**YOUR INSTRUCTIONS**
Set down each line of the material that follows, exactly, with no pictures.

* start *

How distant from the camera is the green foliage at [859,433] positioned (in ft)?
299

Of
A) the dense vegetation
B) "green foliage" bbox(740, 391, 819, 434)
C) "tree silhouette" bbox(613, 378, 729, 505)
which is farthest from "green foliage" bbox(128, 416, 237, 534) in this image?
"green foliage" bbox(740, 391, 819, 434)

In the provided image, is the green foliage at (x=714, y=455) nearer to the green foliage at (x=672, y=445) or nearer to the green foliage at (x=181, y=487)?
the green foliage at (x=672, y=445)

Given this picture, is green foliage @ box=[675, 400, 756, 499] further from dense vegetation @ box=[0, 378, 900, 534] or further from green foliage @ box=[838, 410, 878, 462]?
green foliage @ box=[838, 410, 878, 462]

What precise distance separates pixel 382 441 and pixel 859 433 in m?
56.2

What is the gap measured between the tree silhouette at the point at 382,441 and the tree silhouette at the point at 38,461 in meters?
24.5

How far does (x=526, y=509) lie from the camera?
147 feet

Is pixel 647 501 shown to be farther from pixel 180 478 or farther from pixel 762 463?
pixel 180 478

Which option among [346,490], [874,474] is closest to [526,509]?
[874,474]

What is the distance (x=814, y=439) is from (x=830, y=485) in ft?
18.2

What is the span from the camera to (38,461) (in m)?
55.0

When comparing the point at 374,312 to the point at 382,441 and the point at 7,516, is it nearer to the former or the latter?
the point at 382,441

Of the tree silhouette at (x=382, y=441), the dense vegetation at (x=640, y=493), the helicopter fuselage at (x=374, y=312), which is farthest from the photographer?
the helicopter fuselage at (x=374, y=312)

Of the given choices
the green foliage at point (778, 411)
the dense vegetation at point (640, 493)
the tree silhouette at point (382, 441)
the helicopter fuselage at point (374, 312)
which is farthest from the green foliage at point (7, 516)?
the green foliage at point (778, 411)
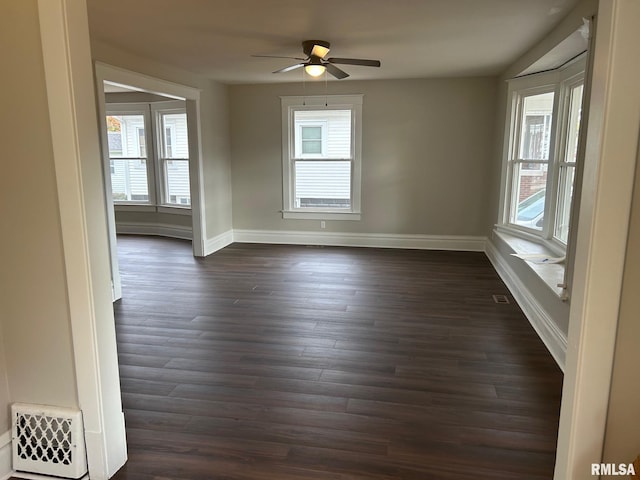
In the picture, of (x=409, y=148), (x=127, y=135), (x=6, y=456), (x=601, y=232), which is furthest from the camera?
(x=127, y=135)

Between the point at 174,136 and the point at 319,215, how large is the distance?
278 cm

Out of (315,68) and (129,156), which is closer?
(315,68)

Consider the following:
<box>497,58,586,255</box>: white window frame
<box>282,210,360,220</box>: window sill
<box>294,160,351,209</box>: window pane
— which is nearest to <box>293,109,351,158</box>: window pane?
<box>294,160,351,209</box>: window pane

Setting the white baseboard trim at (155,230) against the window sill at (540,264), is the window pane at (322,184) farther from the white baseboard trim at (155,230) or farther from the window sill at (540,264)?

* end *

**IN RESPONSE**
How distant from the camera is the green foliage at [859,433] positioned (in ft)?
299

Of
A) the dense vegetation
B) "green foliage" bbox(740, 391, 819, 434)
C) "tree silhouette" bbox(613, 378, 729, 505)
which is farthest from "green foliage" bbox(128, 416, 237, 534) in this image?
"green foliage" bbox(740, 391, 819, 434)

In the provided image, is the green foliage at (x=714, y=455) nearer to the green foliage at (x=672, y=445) or nearer to the green foliage at (x=181, y=487)?
the green foliage at (x=672, y=445)

Given this picture, is green foliage @ box=[675, 400, 756, 499] further from dense vegetation @ box=[0, 378, 900, 534] or further from green foliage @ box=[838, 410, 878, 462]?
green foliage @ box=[838, 410, 878, 462]

What precise distance separates pixel 382 441 and pixel 859 433 in m?
56.2

What is the gap measured between the tree silhouette at the point at 382,441 and the tree silhouette at the point at 38,461 in meters?
24.5

How far does (x=526, y=509) lie from the camera?
147 feet

Is pixel 647 501 shown to be farther from pixel 180 478 or farther from pixel 762 463?
pixel 180 478

Which option among [346,490], [874,474] is closest to [526,509]?
[874,474]

What is the distance (x=814, y=439) is from (x=830, y=485) in ft?
18.2

What is the span from the camera to (38,461) (in m)?
55.0

When comparing the point at 374,312 to the point at 382,441 and the point at 7,516, is it nearer to the former or the latter?
the point at 382,441

Of the tree silhouette at (x=382, y=441), the dense vegetation at (x=640, y=493), the helicopter fuselage at (x=374, y=312), which is farthest from the photographer?
the helicopter fuselage at (x=374, y=312)

Of the given choices
the green foliage at point (778, 411)
the dense vegetation at point (640, 493)
the tree silhouette at point (382, 441)
the helicopter fuselage at point (374, 312)
which is farthest from the green foliage at point (7, 516)?
the green foliage at point (778, 411)
In the picture, of (x=409, y=148), (x=127, y=135), (x=6, y=456), (x=601, y=232), which is furthest from the camera?
(x=127, y=135)

Between the point at 174,136 and the point at 319,215, how large is the distance?
278 cm

Out of (315,68) and (129,156), which is closer?
(315,68)

Consider the following:
<box>497,58,586,255</box>: white window frame
<box>282,210,360,220</box>: window sill
<box>294,160,351,209</box>: window pane
— which is nearest to <box>293,109,351,158</box>: window pane?
<box>294,160,351,209</box>: window pane

Setting the white baseboard trim at (155,230) against the window sill at (540,264), is the window pane at (322,184) farther from the white baseboard trim at (155,230) or farther from the window sill at (540,264)?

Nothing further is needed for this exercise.